Dr. Guillaume Bilodeau
In 2011, Dr. Bilodeau joined the Canadian Food Inspection Agency (CFIA), Ottawa Plant Laboratory (Fallowfield), as research scientist in the Plant Pathogens Identification Research Lab (PIRL). Dr. Bilodeau graduated from Laval University (Quebec, Canada) with his Ph.D. on “detection and genomics of Phytophthora ramorum, causal agent of sudden oak death.” He is now an associate professor at Laval University in Department of Biochemistry, Microbiology, and Bioinformatics.
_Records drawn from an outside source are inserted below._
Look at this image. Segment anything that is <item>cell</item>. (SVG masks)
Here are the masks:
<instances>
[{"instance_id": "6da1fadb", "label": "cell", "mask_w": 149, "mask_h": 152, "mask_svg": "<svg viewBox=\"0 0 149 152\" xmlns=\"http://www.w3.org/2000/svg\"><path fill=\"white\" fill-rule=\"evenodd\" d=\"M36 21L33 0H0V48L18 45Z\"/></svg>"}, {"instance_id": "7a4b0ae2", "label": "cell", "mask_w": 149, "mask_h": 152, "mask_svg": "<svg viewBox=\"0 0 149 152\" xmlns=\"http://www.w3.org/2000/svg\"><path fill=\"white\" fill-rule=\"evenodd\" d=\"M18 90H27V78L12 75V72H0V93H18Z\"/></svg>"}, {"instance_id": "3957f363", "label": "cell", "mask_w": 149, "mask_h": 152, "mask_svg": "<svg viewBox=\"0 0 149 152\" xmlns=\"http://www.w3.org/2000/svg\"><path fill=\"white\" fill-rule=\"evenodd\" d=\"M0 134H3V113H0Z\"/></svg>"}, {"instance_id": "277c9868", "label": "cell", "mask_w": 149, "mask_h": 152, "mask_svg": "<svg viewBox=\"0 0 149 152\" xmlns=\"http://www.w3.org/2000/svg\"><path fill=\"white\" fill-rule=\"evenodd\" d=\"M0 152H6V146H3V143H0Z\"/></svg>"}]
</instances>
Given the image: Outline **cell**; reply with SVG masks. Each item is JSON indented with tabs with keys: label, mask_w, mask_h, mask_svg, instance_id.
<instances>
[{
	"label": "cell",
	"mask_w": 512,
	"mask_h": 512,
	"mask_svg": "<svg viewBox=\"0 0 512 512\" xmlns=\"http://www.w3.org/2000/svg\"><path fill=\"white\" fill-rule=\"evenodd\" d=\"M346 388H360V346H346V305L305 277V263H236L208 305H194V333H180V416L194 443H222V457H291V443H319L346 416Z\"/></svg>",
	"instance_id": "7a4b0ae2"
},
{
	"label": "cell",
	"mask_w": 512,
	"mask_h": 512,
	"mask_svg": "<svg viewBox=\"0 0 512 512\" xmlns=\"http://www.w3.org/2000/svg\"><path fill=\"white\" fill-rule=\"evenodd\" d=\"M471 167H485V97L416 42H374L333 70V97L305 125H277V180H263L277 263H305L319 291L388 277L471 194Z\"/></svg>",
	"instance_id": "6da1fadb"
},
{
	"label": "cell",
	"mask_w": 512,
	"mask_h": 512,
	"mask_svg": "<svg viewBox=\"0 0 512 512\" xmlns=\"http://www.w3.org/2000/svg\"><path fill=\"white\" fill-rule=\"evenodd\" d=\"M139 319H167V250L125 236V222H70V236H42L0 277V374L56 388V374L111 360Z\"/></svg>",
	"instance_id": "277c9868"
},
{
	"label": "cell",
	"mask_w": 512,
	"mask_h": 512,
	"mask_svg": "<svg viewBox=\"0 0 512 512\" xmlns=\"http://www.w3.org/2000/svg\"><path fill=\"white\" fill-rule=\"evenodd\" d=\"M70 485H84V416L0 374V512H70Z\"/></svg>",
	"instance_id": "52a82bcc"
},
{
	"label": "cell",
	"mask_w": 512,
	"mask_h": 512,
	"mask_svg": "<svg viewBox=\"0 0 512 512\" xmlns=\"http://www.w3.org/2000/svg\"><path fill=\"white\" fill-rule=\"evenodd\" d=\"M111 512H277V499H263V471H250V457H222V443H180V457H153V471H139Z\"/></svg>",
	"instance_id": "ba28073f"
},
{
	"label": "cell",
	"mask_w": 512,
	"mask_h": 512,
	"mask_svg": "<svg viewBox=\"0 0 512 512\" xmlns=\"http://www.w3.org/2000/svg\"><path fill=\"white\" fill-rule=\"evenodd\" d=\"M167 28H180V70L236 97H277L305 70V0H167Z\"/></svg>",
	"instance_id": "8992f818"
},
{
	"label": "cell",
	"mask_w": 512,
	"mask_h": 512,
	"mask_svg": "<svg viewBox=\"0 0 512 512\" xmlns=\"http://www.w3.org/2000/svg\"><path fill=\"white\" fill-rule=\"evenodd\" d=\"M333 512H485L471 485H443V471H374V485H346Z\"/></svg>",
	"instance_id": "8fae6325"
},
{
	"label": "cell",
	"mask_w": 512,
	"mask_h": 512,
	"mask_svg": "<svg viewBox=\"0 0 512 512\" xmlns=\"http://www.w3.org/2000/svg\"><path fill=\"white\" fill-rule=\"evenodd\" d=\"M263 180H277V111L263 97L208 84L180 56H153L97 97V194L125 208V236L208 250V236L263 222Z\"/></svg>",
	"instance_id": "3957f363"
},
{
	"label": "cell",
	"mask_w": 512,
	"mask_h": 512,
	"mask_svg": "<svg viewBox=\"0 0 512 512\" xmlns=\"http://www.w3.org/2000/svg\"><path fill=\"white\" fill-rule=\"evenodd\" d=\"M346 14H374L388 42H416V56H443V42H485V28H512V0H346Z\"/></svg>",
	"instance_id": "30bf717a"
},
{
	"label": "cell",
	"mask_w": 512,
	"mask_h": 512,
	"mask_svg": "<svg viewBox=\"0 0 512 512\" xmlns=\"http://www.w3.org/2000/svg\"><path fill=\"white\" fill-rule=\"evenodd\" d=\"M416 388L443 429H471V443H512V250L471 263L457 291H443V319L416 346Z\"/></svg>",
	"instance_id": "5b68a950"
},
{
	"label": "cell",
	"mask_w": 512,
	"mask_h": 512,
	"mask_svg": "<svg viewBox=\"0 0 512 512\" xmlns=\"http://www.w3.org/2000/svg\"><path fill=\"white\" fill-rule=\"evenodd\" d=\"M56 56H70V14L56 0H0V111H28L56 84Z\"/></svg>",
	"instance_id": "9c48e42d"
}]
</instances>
In 2008, he moved to USDA-ARS Salinas, California, for postdoctoral research on development of detection and quantification tool for plant pathogenic fungi (Phytophthora and Verticillium) using DNA detection methods. Today, he conducts research in development of technologies to identify plant pests (fungi-oomycetes) of regulatory significance in agriculture and forestry using real-time PCR, nucleic acid extraction, and genomics/metagenomics.
Dr. Timothy Miles
Dr. Miles is an assistant professor in the School of Natural Sciences at California State University, Monterey Bay. His research program focuses on fungal and oomycete pathogens on specialty crops covering a broad range of topics such as fungal genomics, fungicide resistance, metagenomics, postharvest diseases, and molecular diagnostics of plant pathogens. He received his B.Sc. degree in biology at Western Michigan University in Kalamazoo, MI. He then joined the Small Fruit Pathology Laboratory at Michigan State University and completed a Ph.D. in 2011 on anthracnose fruit rot of blueberry caused by the fungus Colletotrichum acutatum. Later, he held postdoctoral positions at the University of Idaho (Aberdeen, ID) and USDA-ARS (Salinas, CA), both focusing on molecular diagnostics of various plant pathogens (primarily Phytophthora, Pythium, and Rhizoctonia spp.).